Saudi-led coalition airstrikes killed over 120 civilians and left 150 injured after a fierce attack on Friday in the southwestern Yemeni province of Taiz. The coalition has announced a five-day humanitarian truce starting on Sunday night.
Local sources told AP that most of the houses in the area were in ruins and a fire later broke out in the port city of Mokha, on the Red Sea coast of Yemen.
They said that most of the corpses found there, including children, women and elderly people, had been completely immolated in the flames. One resident, Ahmed Mohammed al-Mouzay, who took part in rescue operations, reportedly said that most of his neighbors had died. A security official told AP that it was impossible to take the injured to the provincial capital due to the roads being blocked by the ongoing violence.
While AP sources put the death toll at 120, sources who spoke to Reuters said that around 80 people had been killed.
The fighting in Yemen pits the Shia Houthi rebels and troops loyal to former leader Ali Abdullah Saleh, against the forces of the Saudi-backed Yemeni President Abed Rabbo Mansour Hadi, who was forced to flee the country.
On Saturday, Saudi-led coalition troops announced a humanitarian truce in their campaign against the Houthis in Yemen. The ceasefire is due to begin on Sunday night, the Saudi SPA state news agency reported. The truce is expected to last for five days to allow humanitarian aid to be delivered to Yemen. The statement by the Arab coalition warned on Saturday they would respond to any violation of the truce by the Houthis, Reuters reported.
Twenty people were killed on Friday in battles between Houthi rebels and pro-government forces in Yemen's Marib province and in Taiz. The Saudi-led coalition put their weight behind pro-government fighters in Friday's clashes, bombing rebel positions. Nine rebels and seven anti-Houthi tribesmen died in clashes in Marib, some 120 kilometers east of Yemen's modern capital, Sanaa, medical officials told AP. Houthi shelling killed four civilians in Taiz, the third largest city in Yemen.

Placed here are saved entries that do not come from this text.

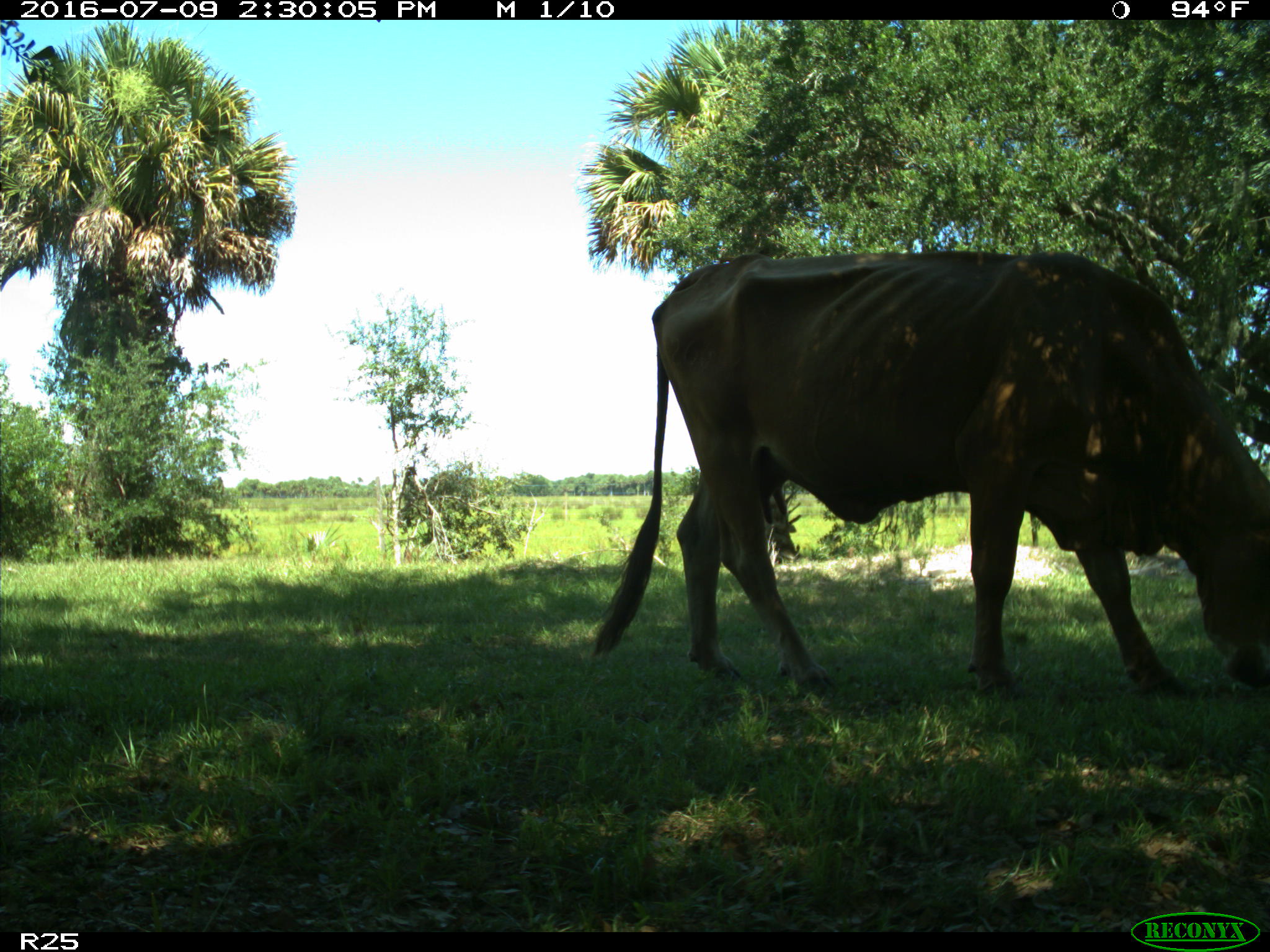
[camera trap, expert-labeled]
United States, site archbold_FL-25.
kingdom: Animalia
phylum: Chordata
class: Mammalia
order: Artiodactyla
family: Bovidae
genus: Bos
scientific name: Bos taurus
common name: domestic cow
Bos taurus (domestic cow).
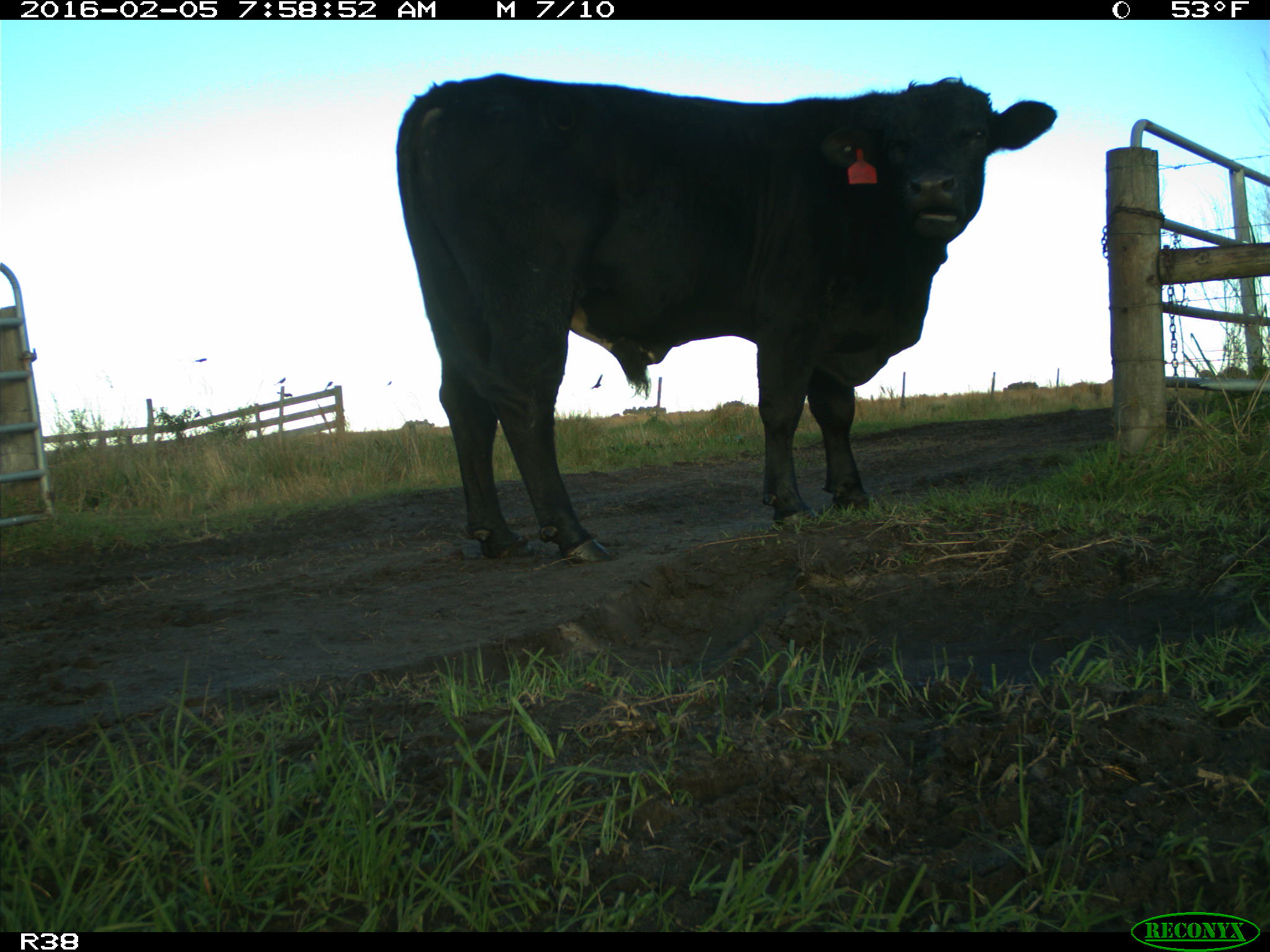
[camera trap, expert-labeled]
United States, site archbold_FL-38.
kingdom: Animalia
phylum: Chordata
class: Mammalia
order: Artiodactyla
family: Bovidae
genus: Bos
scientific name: Bos taurus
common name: domestic cow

A source told AP that the current push north of Aden marks the beginning of a large-scale campaign to remove rebels from the area surrounding the city. In the past several weeks, the battle for Aden has become the be-all and end-all in the ongoing Yemen conflict.
The Iran-allied rebels seized the Yemeni capital Sanaa last September and began advancing further south. Intense fighting over Aden erupted in March, triggering Saudi-led airstrikes on the rebels designed to cut short their advance.